Written problem |
Reproduce the following lines verbatim, starting with the line containing "Using seat headrest" and continuing through the line containing "701 millimetres", both included.

····················

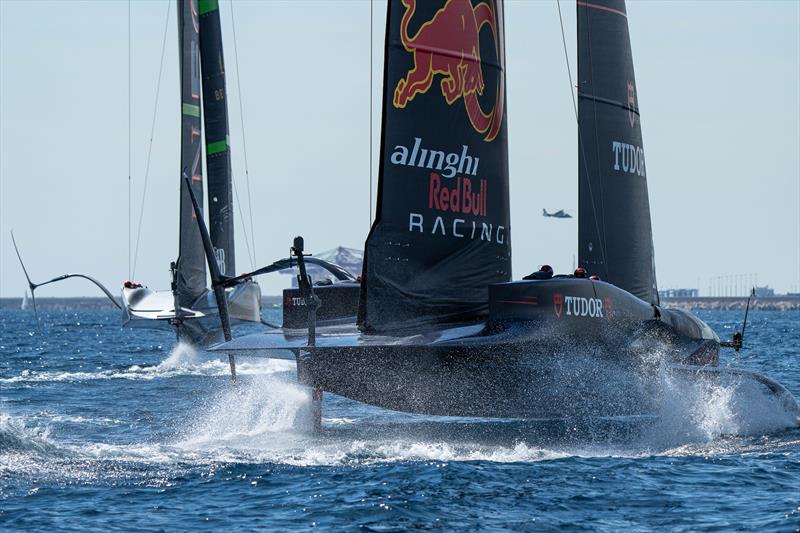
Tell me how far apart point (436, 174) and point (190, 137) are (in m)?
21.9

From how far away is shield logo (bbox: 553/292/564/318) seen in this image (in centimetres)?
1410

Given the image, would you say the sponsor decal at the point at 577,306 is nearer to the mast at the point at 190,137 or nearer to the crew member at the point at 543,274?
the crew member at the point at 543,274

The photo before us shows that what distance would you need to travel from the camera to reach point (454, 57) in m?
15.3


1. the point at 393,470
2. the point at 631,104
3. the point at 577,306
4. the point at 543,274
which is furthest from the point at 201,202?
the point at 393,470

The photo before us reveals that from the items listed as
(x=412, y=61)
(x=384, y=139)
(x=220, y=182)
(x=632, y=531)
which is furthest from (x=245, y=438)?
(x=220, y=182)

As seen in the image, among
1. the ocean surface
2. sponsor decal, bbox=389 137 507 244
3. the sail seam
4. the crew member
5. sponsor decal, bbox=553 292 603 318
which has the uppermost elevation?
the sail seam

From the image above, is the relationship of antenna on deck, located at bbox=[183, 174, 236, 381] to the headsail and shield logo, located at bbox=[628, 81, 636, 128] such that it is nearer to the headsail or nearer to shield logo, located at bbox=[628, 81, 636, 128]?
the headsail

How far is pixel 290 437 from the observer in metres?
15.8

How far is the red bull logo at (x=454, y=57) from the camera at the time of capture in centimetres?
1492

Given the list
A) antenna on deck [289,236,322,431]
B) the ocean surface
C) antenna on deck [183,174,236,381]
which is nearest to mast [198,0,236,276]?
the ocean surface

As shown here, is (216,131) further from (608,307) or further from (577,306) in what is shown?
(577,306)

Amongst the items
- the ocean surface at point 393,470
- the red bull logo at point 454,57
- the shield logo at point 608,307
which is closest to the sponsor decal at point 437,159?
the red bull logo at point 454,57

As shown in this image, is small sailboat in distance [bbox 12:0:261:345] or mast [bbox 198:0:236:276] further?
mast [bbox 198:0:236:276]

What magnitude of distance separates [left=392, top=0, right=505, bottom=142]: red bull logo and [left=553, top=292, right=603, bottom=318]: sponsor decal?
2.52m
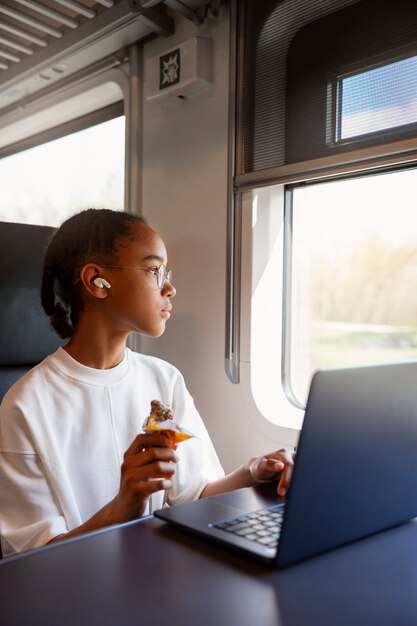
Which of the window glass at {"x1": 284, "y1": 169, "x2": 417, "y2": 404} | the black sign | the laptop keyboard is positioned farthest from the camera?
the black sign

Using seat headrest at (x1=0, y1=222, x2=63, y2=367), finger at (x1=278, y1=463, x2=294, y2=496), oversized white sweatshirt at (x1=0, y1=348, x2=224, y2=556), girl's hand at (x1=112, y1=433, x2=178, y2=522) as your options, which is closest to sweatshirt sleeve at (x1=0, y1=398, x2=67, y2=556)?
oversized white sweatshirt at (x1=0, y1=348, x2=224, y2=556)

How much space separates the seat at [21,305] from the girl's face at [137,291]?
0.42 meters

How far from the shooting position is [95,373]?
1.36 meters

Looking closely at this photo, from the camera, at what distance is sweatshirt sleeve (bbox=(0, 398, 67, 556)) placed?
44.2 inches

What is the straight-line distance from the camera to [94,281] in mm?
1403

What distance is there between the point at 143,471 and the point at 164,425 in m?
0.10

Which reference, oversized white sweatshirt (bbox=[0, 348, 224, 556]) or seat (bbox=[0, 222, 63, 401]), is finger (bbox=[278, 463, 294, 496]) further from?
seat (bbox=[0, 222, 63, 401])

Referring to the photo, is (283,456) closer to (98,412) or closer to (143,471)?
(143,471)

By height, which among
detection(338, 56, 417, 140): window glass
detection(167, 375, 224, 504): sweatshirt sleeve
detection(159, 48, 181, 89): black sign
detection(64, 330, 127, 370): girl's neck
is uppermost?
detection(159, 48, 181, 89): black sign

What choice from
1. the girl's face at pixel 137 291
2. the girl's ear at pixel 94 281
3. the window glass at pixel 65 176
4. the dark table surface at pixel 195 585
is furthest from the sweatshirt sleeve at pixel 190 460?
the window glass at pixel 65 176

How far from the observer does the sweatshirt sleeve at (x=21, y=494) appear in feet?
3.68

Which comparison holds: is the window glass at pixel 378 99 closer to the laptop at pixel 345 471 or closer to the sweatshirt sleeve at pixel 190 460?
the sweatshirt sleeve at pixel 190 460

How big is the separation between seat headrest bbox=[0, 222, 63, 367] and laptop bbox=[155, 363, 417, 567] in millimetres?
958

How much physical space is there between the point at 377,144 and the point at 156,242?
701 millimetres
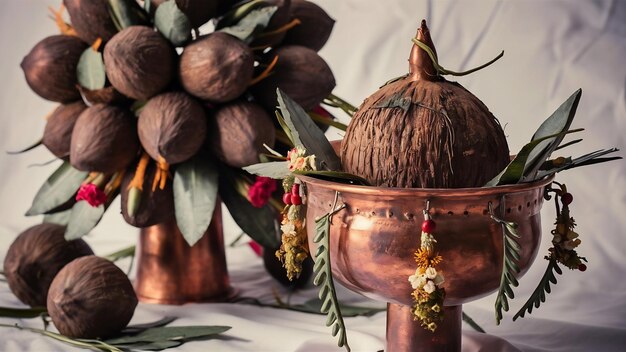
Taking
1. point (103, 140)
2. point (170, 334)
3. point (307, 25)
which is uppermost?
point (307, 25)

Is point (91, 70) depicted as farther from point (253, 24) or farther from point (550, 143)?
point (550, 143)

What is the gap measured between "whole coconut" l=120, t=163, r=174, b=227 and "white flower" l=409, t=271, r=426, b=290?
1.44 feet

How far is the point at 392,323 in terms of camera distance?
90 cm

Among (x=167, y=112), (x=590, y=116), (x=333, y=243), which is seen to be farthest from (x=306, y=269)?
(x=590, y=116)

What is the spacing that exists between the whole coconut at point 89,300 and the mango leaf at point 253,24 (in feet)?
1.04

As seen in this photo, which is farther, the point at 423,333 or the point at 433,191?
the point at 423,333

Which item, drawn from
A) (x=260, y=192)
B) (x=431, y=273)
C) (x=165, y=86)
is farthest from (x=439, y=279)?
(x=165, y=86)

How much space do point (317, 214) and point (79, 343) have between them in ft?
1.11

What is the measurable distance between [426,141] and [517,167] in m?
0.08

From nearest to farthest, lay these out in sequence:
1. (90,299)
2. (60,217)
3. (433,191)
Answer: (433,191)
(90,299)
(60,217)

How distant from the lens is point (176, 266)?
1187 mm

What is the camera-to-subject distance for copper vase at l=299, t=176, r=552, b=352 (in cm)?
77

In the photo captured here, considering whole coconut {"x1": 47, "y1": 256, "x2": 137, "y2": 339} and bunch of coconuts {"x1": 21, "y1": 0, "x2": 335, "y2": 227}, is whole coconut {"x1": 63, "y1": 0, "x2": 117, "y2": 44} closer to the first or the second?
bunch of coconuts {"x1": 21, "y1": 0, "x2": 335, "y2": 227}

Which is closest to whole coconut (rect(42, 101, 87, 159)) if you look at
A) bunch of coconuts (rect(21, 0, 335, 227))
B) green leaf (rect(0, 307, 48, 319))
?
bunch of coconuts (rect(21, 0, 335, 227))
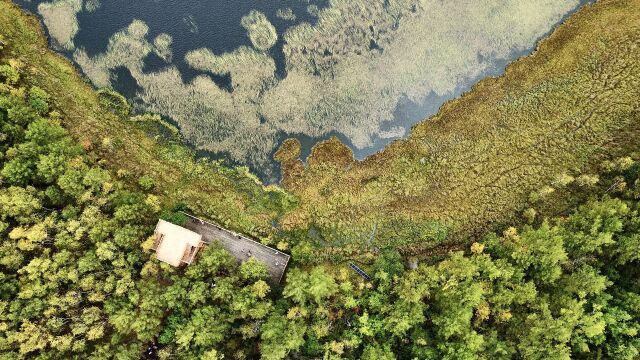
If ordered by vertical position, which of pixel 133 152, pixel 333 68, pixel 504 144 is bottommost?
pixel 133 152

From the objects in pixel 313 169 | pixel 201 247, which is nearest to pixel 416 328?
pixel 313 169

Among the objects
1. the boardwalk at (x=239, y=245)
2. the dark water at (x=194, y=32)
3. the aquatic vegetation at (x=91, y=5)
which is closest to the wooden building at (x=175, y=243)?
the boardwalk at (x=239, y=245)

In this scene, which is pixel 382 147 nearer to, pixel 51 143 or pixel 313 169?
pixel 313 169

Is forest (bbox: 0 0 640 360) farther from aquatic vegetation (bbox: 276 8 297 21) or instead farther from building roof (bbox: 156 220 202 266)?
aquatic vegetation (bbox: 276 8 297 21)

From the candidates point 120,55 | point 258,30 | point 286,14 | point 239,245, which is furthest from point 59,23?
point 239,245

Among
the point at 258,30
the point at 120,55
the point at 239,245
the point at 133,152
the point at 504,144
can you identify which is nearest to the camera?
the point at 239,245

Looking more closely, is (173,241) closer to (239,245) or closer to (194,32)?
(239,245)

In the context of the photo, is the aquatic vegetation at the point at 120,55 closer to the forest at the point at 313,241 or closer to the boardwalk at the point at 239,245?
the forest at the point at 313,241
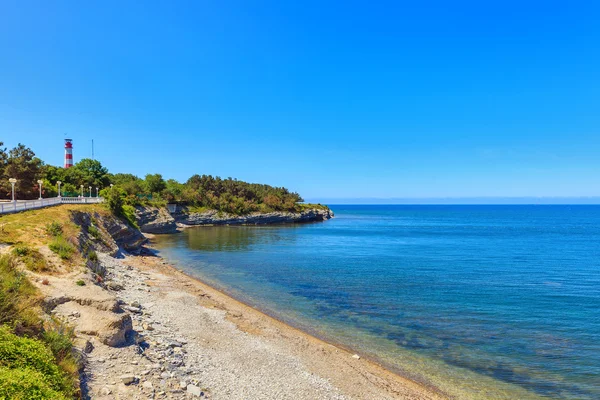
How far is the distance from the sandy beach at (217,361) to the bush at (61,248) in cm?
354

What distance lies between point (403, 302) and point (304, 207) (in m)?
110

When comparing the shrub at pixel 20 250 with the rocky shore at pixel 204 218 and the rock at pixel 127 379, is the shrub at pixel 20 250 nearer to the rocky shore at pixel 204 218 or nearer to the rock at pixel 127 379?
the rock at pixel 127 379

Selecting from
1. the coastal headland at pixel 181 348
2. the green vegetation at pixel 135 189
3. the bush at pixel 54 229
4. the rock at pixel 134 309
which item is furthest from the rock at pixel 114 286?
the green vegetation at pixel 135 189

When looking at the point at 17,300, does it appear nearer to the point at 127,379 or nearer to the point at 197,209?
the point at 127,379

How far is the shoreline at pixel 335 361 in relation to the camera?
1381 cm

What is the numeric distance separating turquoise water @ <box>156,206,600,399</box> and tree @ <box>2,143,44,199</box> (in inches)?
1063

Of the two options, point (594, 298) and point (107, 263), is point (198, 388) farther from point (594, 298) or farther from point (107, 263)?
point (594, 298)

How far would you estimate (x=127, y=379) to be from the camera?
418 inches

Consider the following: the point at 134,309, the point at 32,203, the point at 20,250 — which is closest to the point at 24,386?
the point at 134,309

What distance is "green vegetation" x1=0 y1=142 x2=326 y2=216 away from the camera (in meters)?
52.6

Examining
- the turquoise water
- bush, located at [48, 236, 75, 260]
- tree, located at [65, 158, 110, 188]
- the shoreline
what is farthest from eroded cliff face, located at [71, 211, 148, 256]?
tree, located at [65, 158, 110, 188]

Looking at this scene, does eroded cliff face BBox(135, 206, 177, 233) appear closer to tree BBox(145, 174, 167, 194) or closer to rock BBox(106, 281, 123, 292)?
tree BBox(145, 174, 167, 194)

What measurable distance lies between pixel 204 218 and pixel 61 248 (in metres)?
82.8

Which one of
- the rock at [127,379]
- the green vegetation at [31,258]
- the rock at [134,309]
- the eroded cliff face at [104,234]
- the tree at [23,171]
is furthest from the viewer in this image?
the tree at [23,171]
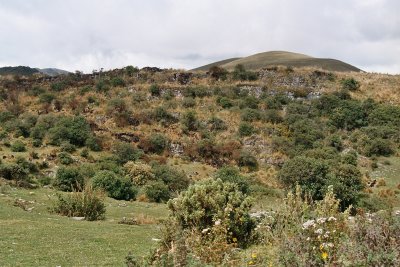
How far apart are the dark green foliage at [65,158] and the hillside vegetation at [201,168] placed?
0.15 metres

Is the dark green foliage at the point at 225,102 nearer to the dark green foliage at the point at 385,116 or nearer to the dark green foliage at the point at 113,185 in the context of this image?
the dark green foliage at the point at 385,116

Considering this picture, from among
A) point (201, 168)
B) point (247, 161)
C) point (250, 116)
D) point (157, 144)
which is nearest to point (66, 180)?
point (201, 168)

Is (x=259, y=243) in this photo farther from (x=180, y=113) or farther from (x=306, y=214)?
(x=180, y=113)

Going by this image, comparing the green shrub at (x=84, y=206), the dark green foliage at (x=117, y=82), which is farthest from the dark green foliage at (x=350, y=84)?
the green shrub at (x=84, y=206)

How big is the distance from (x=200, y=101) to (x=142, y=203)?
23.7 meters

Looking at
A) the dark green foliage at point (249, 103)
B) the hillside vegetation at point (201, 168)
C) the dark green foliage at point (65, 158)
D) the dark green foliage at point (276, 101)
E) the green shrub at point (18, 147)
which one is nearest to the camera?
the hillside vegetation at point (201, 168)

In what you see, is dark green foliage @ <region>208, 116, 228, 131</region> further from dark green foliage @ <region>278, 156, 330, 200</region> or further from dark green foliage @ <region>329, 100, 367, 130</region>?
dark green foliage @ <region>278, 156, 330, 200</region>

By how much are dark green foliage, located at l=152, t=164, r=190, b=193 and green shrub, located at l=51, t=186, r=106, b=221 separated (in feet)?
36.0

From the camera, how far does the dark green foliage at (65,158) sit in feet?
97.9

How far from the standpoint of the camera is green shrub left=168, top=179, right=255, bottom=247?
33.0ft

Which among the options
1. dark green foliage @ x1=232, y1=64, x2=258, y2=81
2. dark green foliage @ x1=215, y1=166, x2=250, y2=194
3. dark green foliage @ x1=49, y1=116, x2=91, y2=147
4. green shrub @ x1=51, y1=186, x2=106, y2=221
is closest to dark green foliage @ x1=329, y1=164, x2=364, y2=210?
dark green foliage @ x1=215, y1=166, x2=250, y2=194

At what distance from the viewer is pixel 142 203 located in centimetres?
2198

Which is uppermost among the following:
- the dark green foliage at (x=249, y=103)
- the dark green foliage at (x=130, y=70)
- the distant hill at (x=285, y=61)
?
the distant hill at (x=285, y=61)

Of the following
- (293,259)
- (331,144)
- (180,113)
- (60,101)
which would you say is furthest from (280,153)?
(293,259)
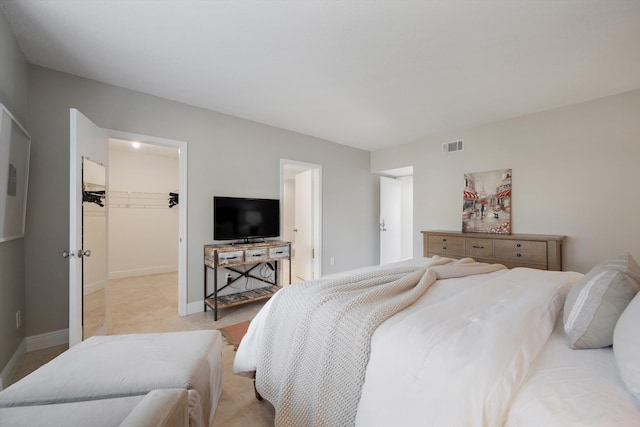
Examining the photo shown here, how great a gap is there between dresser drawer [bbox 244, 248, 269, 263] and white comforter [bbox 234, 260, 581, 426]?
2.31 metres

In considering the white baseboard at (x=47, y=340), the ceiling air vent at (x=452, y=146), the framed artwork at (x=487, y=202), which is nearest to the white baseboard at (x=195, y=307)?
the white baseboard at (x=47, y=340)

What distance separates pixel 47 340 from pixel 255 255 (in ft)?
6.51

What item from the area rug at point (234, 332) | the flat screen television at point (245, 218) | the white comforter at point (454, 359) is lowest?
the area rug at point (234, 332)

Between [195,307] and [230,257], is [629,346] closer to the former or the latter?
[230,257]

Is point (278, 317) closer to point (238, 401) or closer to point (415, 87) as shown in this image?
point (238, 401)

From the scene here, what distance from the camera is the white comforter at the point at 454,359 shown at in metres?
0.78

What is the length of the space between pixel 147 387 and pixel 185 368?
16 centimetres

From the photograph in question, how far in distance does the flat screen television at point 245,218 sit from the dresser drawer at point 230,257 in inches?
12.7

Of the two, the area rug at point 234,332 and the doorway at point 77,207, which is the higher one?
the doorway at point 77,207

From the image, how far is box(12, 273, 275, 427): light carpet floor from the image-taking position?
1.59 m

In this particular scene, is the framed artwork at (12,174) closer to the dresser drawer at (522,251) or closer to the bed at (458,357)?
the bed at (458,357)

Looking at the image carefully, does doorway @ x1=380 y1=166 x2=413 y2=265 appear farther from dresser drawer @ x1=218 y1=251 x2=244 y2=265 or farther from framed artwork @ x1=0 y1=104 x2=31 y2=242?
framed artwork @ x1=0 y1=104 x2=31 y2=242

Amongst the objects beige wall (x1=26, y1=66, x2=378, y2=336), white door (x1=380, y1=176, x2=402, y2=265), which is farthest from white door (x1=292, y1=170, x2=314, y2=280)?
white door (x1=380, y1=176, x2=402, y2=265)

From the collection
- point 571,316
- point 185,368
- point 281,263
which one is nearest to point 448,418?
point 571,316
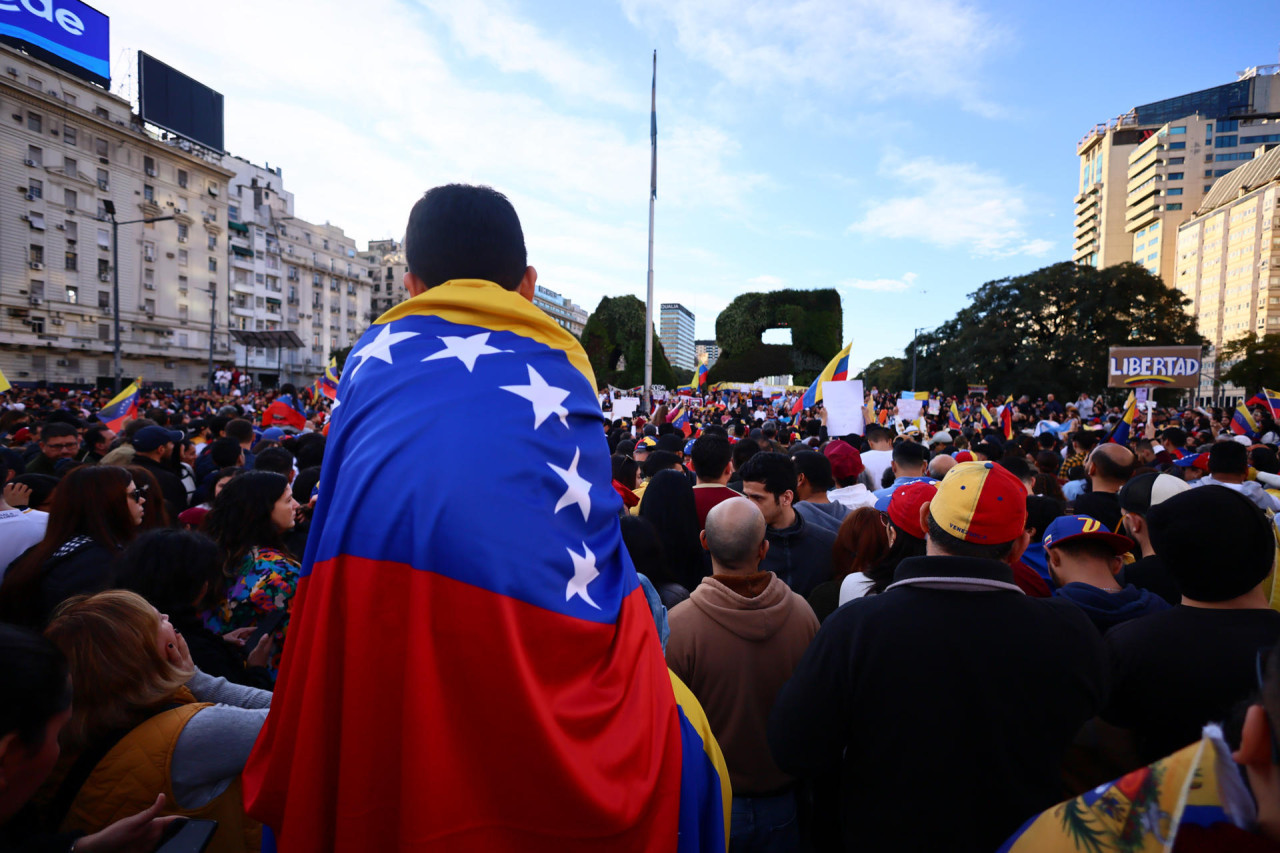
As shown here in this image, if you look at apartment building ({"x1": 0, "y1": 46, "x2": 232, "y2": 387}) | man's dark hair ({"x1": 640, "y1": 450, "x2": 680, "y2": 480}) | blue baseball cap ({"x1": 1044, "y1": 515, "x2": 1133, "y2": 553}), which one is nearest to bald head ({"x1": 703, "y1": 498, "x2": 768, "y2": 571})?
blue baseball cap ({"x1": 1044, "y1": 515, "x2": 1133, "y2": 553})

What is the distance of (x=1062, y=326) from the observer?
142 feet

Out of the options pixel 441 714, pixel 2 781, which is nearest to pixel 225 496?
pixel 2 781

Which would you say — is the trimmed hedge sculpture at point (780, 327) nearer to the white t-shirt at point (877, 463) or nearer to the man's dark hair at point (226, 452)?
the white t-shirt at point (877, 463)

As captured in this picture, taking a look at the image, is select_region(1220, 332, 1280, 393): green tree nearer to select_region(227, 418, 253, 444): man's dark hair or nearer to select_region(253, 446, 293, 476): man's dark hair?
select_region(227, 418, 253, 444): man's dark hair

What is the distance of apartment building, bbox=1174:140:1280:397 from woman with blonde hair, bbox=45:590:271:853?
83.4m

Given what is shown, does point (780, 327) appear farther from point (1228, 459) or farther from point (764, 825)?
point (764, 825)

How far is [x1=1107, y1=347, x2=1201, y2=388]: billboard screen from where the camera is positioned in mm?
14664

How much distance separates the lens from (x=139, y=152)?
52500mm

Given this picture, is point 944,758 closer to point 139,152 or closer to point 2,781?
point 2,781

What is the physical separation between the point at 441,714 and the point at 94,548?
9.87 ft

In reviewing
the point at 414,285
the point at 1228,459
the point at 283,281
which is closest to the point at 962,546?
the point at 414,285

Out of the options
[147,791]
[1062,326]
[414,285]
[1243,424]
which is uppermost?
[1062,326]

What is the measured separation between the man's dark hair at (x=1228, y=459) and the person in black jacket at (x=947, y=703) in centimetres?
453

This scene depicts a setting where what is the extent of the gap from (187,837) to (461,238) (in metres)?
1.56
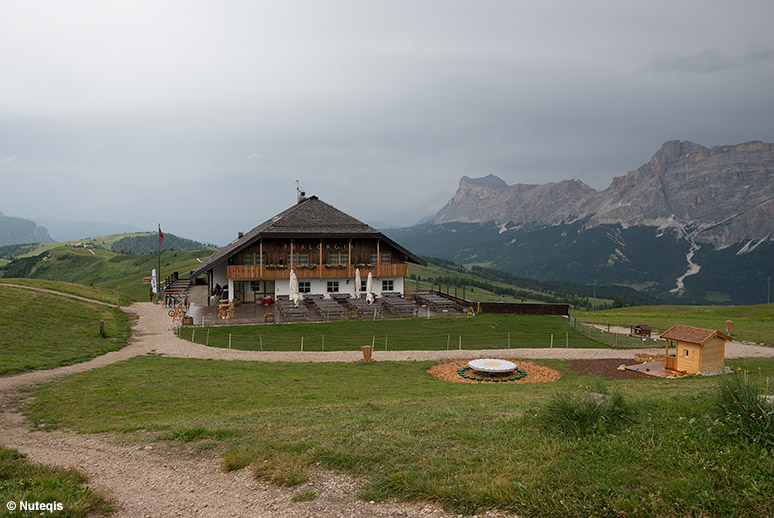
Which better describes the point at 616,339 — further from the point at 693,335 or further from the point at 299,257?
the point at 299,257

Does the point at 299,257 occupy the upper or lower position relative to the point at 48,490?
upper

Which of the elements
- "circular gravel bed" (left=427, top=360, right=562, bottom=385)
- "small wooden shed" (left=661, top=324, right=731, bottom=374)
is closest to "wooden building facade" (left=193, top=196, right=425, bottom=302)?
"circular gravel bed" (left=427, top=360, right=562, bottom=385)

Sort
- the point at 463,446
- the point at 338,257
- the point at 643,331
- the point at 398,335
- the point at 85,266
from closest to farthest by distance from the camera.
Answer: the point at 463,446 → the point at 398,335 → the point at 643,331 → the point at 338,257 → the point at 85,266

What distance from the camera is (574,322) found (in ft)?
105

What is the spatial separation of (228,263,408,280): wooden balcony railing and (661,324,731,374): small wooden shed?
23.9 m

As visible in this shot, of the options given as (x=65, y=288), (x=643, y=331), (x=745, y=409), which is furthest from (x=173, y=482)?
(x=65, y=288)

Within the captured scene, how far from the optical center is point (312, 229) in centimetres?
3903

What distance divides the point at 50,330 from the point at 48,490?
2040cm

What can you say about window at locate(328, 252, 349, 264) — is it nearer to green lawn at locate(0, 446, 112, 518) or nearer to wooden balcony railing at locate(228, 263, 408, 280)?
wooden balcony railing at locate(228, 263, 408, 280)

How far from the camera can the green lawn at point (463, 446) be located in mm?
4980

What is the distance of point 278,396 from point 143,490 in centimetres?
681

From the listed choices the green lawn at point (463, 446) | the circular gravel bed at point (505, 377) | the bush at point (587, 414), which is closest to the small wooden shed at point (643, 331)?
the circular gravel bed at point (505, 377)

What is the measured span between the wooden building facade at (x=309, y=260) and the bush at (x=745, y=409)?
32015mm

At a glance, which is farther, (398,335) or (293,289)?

····················

Solved problem |
Using seat headrest at (x1=0, y1=222, x2=63, y2=367), finger at (x1=278, y1=463, x2=294, y2=496), oversized white sweatshirt at (x1=0, y1=348, x2=224, y2=556), girl's hand at (x1=112, y1=433, x2=178, y2=522) as your options, which is closest to sweatshirt sleeve at (x1=0, y1=398, x2=67, y2=556)?
oversized white sweatshirt at (x1=0, y1=348, x2=224, y2=556)

How much space separates the seat at [21,305] from the girl's face at [137,291]?
0.42 meters

How far from the shooting position is [95,373]?
1.36 meters

Looking closely at this photo, from the camera, at what distance is sweatshirt sleeve (bbox=(0, 398, 67, 556)) placed?
44.2 inches

What is the straight-line distance from the camera to [94,281] in mm?
1403

What distance is there between the point at 143,471 and the point at 164,425 in m?
0.10

Which reference, oversized white sweatshirt (bbox=[0, 348, 224, 556]) or seat (bbox=[0, 222, 63, 401]), is finger (bbox=[278, 463, 294, 496]) further from?
seat (bbox=[0, 222, 63, 401])

Referring to the photo, is (283,456) closer to (98,412) or closer to (143,471)?
(143,471)

By height, which among
detection(338, 56, 417, 140): window glass
detection(167, 375, 224, 504): sweatshirt sleeve
detection(159, 48, 181, 89): black sign
detection(64, 330, 127, 370): girl's neck
is uppermost?
detection(159, 48, 181, 89): black sign

What choice from
1. the girl's face at pixel 137 291
2. the girl's ear at pixel 94 281
3. the window glass at pixel 65 176
4. the dark table surface at pixel 195 585
is furthest from the sweatshirt sleeve at pixel 190 460?
the window glass at pixel 65 176

How far from the observer does the sweatshirt sleeve at (x=21, y=494) appear in feet?
3.68

Which comparison holds: is the window glass at pixel 378 99 closer to the laptop at pixel 345 471 or closer to the sweatshirt sleeve at pixel 190 460?
the sweatshirt sleeve at pixel 190 460

How big is the separation between seat headrest bbox=[0, 222, 63, 367] and laptop bbox=[155, 363, 417, 567] in millimetres?
958

How much physical space is there between the point at 377,144 and the point at 156,242?
701 millimetres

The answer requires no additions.